PASSAGE SHOWN:
========================

Well, I wasn't actually going for points, I was trying for accuracy. :D

 

 

My exact words here were "...and whose decks were close enough to cycle rearmed aircraft back over the target area 10-15 minutes after launch." Poor choice of the word "cycle" on my part. What I should have said was "...and whose decks were close enough to put aircraft over the target area 10-15 minutes after launch." I respect the competence of the USN, but 15-minute aircraft arming cycles would be impossible for any navy.

 

As here. :D If you look at the actual strikes, you will find the times between launch and strike varied from about 45 to around and hour and ten minutes, not "10-15 minutes after launch". The problem was the Japanese kept moving, the rain squalls kept moving, and the Taffies kept moving, so each strike had to spend some time getting off the carriers, forming up, flying to where the Japanese were supposed to be, visually spotting the Japanese, adopting an attack disposition, and actually attacking. The impression that you and the Japanese (and perhaps Lundstrom) had that they were cycling ever 10-15 minutes is do to the disorganized and uncoordinated state of most of the strikes and that they were dispatched from multiple task units and carriers.

========================

WHAT YOU NEED TO DO:
• a. Condense the paragraph beginning "My exact words here were" from the post on carrier strike timing into a short bulleted list that keeps its main facts.
• b. Supply the next few sentences of the post on carrier strike timing, picking up right after its final sentence.
The listing is separate material and has no connection to the post on carrier strike timing.

DATA:

========================

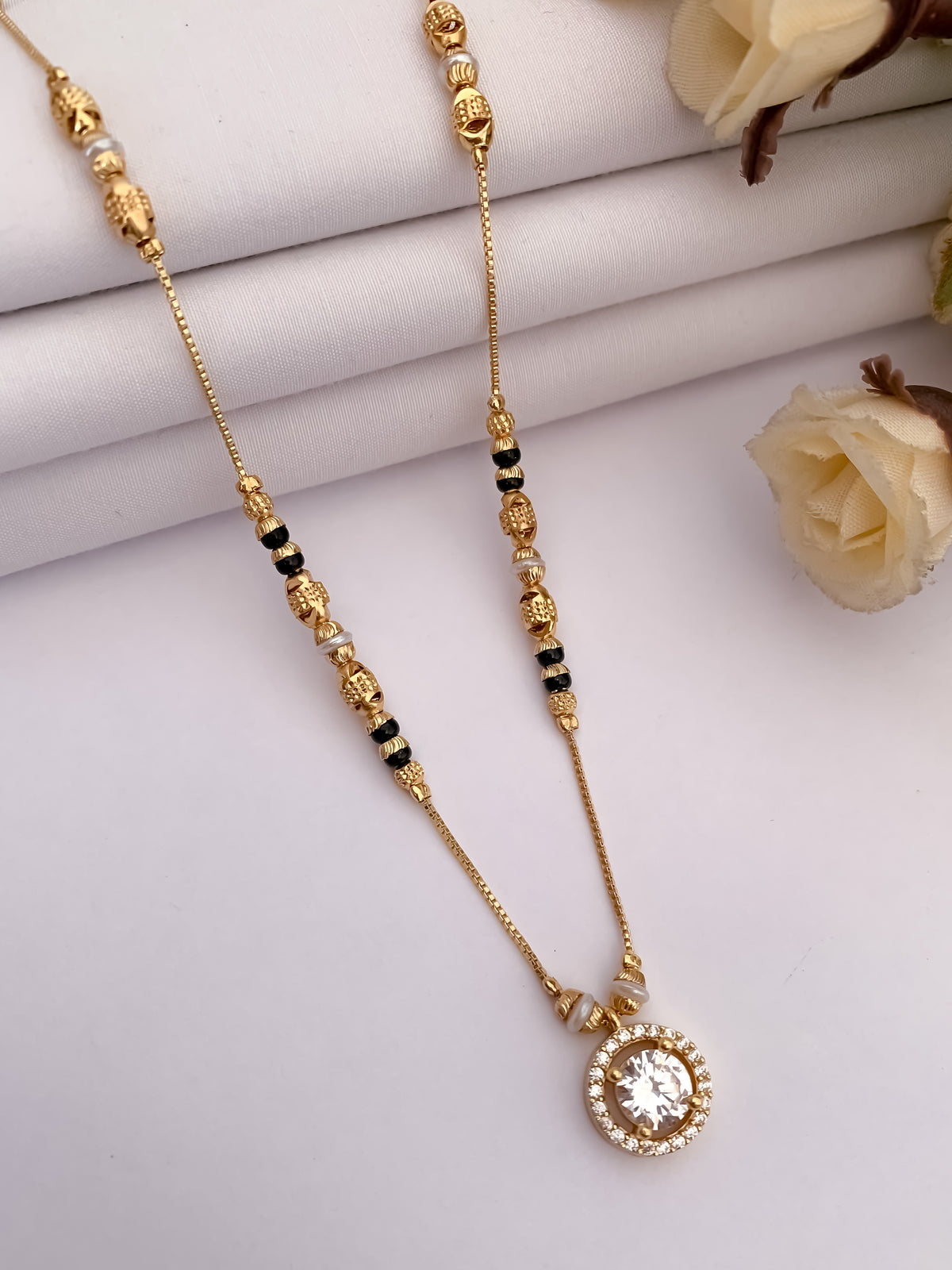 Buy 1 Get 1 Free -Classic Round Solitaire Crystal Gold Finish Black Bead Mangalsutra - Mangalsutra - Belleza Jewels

========================

ANSWERS FOR THE TASKS:
• a.
- Original wording: "...and whose decks were close enough to cycle rearmed aircraft back over the target area 10-15 minutes after launch."
- The word "cycle" was a poor choice.
- Intended wording: "...and whose decks were close enough to put aircraft over the target area 10-15 minutes after launch."
- The USN's competence is respected, but 15-minute aircraft arming cycles would be impossible for any navy.

• b.
 

The arming cycle varied from 30 minutes to an hour depending on the ordnance...but also the organization. One problem was that the TBMs were all configured as bombers, because that was what they had been doing for four days. To arm them with the few torpedoes available meant installing the torpedo bracing and arming circuits, which were removed when bombs were carried. The other issue was getting bombs from the magazine, most of the CVE had GP bombs in the hangers for the planned bombing missions, the few SAP bombs available had to be brought up from the magazine, but they then had to be spotted in the hanger, which meant the bombs already there needed to be cleared or at least moved. That is why, especially in Taffy 3, whatever was on deck was what got loaded.

 

 

 

The reason I mentioned this message was to counter the argument that the carrier airpower potential of TG77.4 was not capable of the anti-shipping mission, either in general or on October 25. The issuance of such a message to Kincaid the morning of October 25 indicates a belief on the part of USN flag-rank officers otherwise.

 

It is not that they were not capable of the anti-ship mission. The problem is their capability was so limited. In theory, the 16 carriers available should have had 144 torpedoes aboard for their 143 TBM. In practice though, approximately three-quarters of the TBM strikes were done with bombs and perhaps something around one-third to one-half of the torpedoes were ever used for various reasons (including the CVE was bombed, kamikazied, or otherwise sunk or put out of action).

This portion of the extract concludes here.